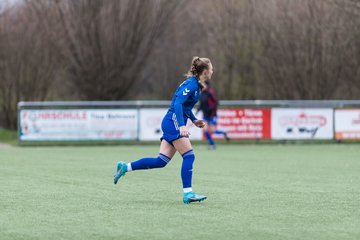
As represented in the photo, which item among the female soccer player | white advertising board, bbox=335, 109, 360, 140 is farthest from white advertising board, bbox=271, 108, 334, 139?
the female soccer player

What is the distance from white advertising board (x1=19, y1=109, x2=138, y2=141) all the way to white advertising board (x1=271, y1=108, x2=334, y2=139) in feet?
13.9

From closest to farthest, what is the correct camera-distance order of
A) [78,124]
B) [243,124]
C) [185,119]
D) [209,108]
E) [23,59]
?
[185,119], [209,108], [78,124], [243,124], [23,59]

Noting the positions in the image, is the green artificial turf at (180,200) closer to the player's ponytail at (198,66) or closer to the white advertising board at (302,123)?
the player's ponytail at (198,66)

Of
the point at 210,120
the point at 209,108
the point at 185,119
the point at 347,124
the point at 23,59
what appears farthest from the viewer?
the point at 23,59

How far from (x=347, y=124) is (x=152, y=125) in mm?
5807

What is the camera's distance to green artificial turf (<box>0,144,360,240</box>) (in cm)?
821

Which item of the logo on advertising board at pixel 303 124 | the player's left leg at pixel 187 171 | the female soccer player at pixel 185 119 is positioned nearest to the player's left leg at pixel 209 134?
the logo on advertising board at pixel 303 124

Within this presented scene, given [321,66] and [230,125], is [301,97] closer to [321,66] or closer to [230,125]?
[321,66]

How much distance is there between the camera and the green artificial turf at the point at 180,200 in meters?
8.21

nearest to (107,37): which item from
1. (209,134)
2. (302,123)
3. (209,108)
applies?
(209,108)

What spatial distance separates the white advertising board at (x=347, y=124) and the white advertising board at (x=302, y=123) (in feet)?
0.68

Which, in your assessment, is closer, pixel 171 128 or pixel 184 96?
pixel 184 96

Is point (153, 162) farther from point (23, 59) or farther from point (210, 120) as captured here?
point (23, 59)

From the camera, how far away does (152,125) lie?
86.6ft
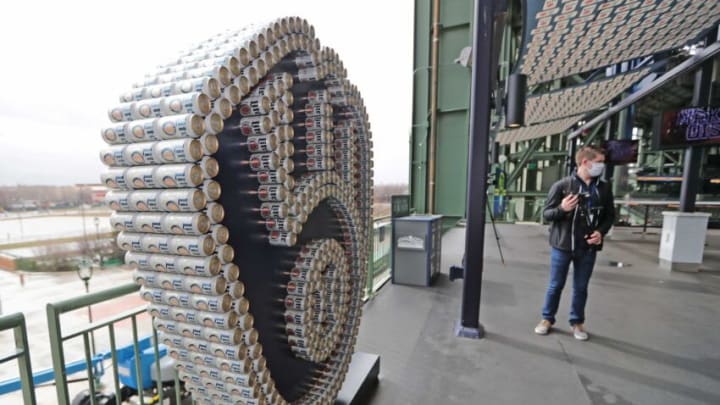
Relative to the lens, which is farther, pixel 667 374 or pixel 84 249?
pixel 667 374

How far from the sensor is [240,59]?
111cm

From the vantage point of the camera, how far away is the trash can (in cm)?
464

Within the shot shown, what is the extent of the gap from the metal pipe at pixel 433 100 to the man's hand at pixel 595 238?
240 inches

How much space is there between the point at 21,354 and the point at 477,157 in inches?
122

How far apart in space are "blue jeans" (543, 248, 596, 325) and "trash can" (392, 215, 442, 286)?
1743 mm

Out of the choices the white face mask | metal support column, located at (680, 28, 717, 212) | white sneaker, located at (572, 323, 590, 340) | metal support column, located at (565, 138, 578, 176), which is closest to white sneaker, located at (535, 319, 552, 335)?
white sneaker, located at (572, 323, 590, 340)

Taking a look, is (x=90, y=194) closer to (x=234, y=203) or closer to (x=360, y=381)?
(x=234, y=203)

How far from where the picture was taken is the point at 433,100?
8625 millimetres

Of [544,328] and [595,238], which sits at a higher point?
[595,238]

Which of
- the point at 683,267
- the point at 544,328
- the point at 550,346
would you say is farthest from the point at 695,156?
the point at 550,346

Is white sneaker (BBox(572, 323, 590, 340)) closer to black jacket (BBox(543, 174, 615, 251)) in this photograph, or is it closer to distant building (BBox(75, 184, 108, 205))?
black jacket (BBox(543, 174, 615, 251))

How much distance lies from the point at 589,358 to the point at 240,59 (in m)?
3.49

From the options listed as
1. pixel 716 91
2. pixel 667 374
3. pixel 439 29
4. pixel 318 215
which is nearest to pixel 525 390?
pixel 667 374

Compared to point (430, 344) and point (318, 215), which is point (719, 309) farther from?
point (318, 215)
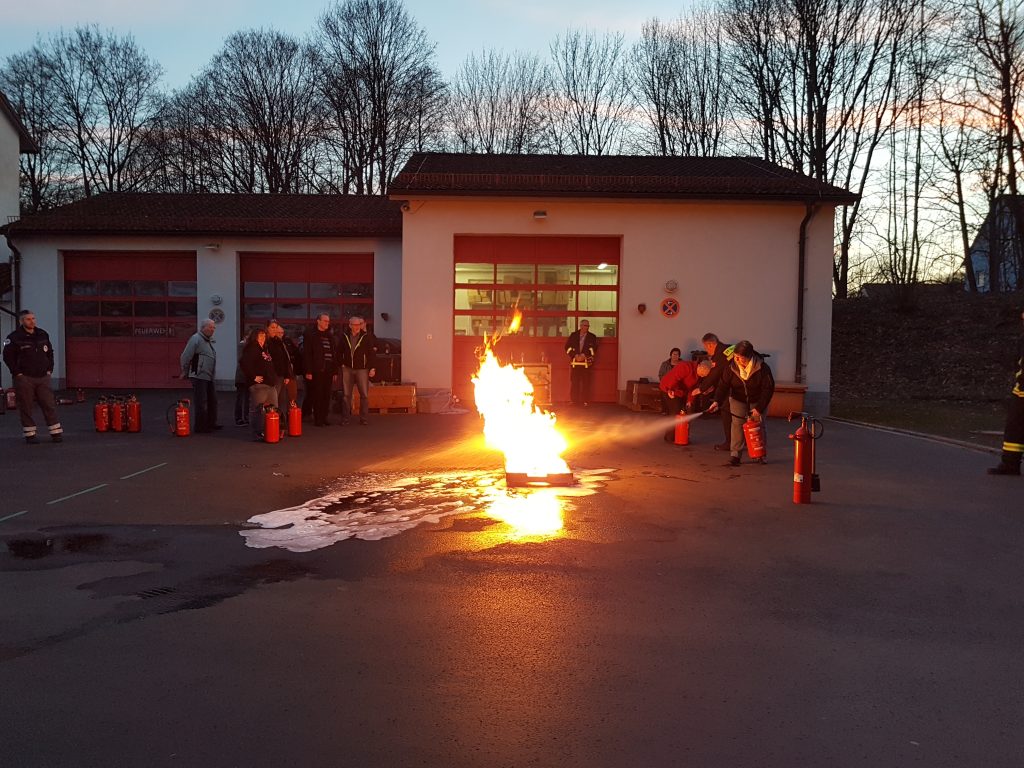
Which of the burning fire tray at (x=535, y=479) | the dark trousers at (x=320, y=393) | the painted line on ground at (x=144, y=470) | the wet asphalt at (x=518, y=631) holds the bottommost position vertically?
the wet asphalt at (x=518, y=631)

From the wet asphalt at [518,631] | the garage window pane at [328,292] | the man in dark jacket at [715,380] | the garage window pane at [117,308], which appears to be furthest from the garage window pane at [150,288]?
the man in dark jacket at [715,380]

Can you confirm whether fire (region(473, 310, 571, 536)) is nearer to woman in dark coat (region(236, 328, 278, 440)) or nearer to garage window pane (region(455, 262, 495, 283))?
garage window pane (region(455, 262, 495, 283))

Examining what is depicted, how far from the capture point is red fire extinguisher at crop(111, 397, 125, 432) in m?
14.7

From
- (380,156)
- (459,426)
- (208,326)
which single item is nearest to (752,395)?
(459,426)

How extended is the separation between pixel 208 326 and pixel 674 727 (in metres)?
12.7

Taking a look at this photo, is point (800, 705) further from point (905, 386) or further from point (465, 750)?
point (905, 386)

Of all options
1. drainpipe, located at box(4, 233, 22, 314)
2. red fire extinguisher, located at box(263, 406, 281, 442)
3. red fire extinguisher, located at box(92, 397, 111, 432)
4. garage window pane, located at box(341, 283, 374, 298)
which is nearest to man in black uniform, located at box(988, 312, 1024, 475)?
red fire extinguisher, located at box(263, 406, 281, 442)

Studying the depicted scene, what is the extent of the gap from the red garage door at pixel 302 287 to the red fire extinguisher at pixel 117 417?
8209mm

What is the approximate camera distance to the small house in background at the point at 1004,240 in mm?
28995

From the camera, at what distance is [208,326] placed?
47.5ft

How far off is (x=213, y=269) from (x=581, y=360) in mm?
11167

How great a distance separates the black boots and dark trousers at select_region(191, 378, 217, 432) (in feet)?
41.3

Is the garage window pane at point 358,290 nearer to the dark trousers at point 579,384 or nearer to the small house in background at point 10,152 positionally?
the dark trousers at point 579,384

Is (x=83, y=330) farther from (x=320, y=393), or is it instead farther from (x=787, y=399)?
(x=787, y=399)
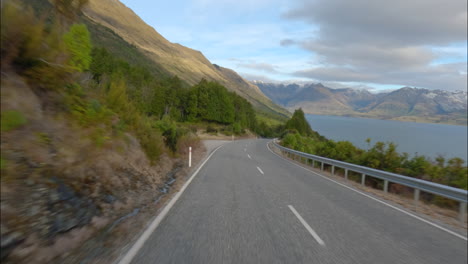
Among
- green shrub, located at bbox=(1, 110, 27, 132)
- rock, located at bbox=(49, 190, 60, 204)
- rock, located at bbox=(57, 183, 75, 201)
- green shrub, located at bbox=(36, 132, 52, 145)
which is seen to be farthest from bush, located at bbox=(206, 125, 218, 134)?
rock, located at bbox=(49, 190, 60, 204)

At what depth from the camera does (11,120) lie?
184 inches

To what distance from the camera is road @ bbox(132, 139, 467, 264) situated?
4.04 m

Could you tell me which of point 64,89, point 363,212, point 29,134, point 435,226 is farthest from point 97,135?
point 435,226

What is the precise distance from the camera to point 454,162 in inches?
404

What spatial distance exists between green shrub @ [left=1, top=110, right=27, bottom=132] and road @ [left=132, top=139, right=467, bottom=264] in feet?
9.81

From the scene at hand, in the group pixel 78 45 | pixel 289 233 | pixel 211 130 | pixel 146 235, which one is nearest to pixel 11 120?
pixel 146 235

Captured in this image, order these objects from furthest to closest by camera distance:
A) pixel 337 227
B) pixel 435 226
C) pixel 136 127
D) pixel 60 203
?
pixel 136 127 → pixel 435 226 → pixel 337 227 → pixel 60 203

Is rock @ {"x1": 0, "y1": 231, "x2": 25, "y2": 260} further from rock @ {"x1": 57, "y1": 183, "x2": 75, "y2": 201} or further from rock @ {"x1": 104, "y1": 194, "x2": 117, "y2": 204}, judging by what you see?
rock @ {"x1": 104, "y1": 194, "x2": 117, "y2": 204}

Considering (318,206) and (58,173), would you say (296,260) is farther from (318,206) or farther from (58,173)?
(58,173)

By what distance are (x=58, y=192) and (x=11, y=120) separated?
4.69 ft

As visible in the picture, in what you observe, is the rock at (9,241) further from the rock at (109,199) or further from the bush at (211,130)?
the bush at (211,130)

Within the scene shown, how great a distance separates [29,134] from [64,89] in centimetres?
211

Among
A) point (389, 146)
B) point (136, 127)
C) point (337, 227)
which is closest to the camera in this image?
point (337, 227)

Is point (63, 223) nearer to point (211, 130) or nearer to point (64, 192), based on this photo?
point (64, 192)
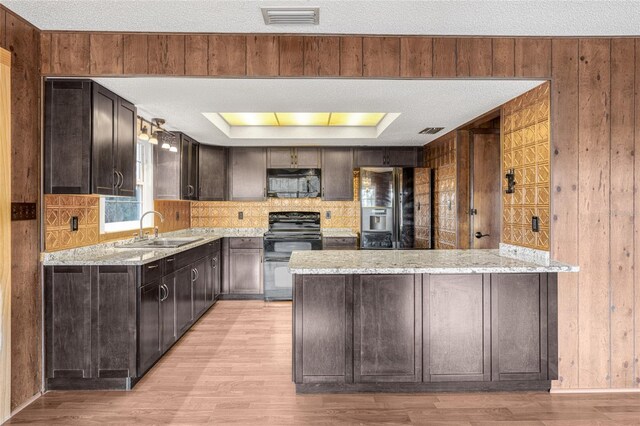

====

*Written problem*:
Tally the lines in the material above that contain the string "nearest", treating case as significant, and reply with the number alone.

*Answer to this problem*:
6